Reputation: 4221
I'm using WebBrowser to get source of html pages . Our page source have some text and some html tags . like this :
FONT></P><P align=center><FONT color=#ccffcc size=3>**Hello There , This is a text in our html page** </FONT></P><P align=center> </P>
Html tags are random and we can not guess them . So is there any way to get texts only and separating them from html tags ?
Upvotes: 5
Views: 18554
Reputation: 11
Using Delphi HTML Component Library getting text only from HTML document is simple.
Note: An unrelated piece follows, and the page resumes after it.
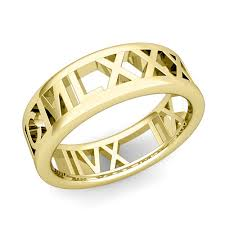 numeral ring custom legacy numeral wedding ring band in 18k gold 7mm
THtDocument.InnerText property returns formatted text without tags.
Upvotes: 1
Reputation: 24463
In essence: in general you can't.
HTML is a markup language with such a wide use and mind boggling possibilities to change the content dynamically that it is virtually impossible to do this (just look at how hard the web browser suppliers need to work to pass for instance the acid tests). So you can only do a subset.
For specific and well defined subsets of HTML, then you have a better chance:
First you need to get the HTML in a string, then parse that HTML.
Getting the HTML can be done for instance using Indy (see answers to this question).
Parsing highly depends on your HTML and can be quite complex, you can try this question or this search.
You could use TWebBrowser as RRuz suggests, but it depends on Internet Explorer.
Modern Windows systems do not guarantee that Internet Explorer is installed any more...
--jeroen
Upvotes: 1
Reputation: 136381
you can use a TWebBrowser instance to parse and select the plaint text from html code.
see this sample
uses
MSHTML,
SHDocVw,
ActiveX;
function GetPlainText(Const Html: string): string;
var
DummyWebBrowser: TWebBrowser;
Document : IHtmlDocument2;
DummyVar : Variant;
begin
Result := '';
DummyWebBrowser := TWebBrowser.Create(nil);
try
//open an blank page to create a IHtmlDocument2 instance
DummyWebBrowser.Navigate('about:blank');
Document := DummyWebBrowser.Document as IHtmlDocument2;
if (Assigned(Document)) then //Check the Document
begin
DummyVar := VarArrayCreate([0, 0], varVariant); //Create a variant array to write the html code to the IHtmlDocument2
DummyVar[0] := Html; //assign the html code to the variant array
Document.Write(PSafeArray(TVarData(DummyVar).VArray)); //set the html in the document
Document.Close;
Result :=(Document.body as IHTMLBodyElement).createTextRange.text;//get the plain text
end;
finally
DummyWebBrowser.Free;
end;
end;
Upvotes: 9
Reputation: 16616
If your asterisk is constant, you can simply get everychar between **
.
If your asterisk is not constant you can rewrite this string and erase all tags (things who starting from <
and ending with >
. Or you can use some DOM parser library for it.
Upvotes: 1